Un projet de décret du ministère de l'Éducation nationale, consulté vendredi par l'AFP, prévoit qu'un élève pourra être changé d'école si le comportement de ses parents compromet gravement le fonctionnement de l'établissement. Ce texte, qui suscite l'inquiétude des syndicats, sera soumis au vote du Conseil supérieur de l'éducation (CSE) le 9 juillet.
Les conditions du changement d'établissement
Selon le projet de décret, le changement d'établissement d'un élève sera possible "lorsque le comportement d'un membre de sa famille compromet gravement le fonctionnement normal de son établissement scolaire", après un dialogue entre l'autorité académique et les parents. Le directeur d'école devra saisir le directeur académique des services de l'éducation nationale (Dasen) pour qu'il demande au maire de radier l'élève de l'école et de l'inscrire dans une autre école de la commune.
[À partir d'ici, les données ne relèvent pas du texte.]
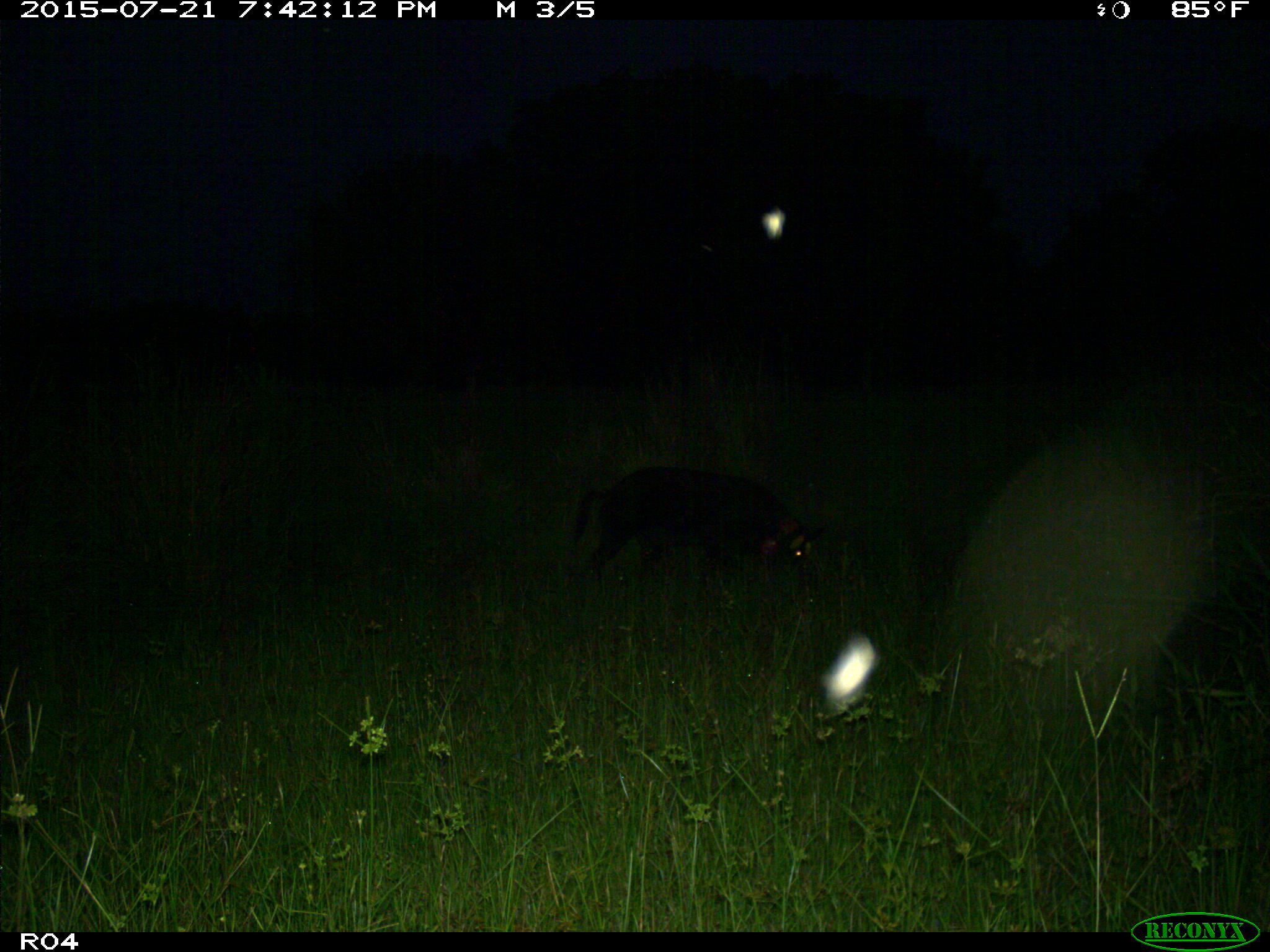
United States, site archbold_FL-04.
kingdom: Animalia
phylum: Chordata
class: Mammalia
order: Artiodactyla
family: Suidae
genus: Sus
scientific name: Sus scrofa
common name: wild boar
S'il n'y a qu'une école publique, la radiation ne pourra être prononcée que si le maire d'une autre commune l'accepte. Au collège et au lycée, le changement interviendra sur décision du Dasen, saisi par le principal ou le proviseur. Le temps de la procédure, le parent ne pourra plus entrer à l'école.
Inquiétude des syndicats et des parents d'élèves
Ce texte suscite de fortes inquiétudes du côté d'une partie des syndicats d'enseignants, de professeurs, de directeurs d'écoles et de parents d'élèves, sur le principe et sur sa mise en œuvre. Plusieurs questions sont soulevées : que se passe-t-il si les parents sont séparés ? Si aucun maire voisin n'accepte d'accueillir l'élève ? Comment définir et objectiver le "comportement" du parent ? Quel accompagnement social pour l'élève, possiblement lui aussi victime du comportement des parents ? "L'élève n'a pas à subir les conséquences du comportement des parents", s'insurge Mustafa Ozcelik, vice-président de la FCPE, première fédération des parents d'élèves, qui demande le retrait de ce projet de décret.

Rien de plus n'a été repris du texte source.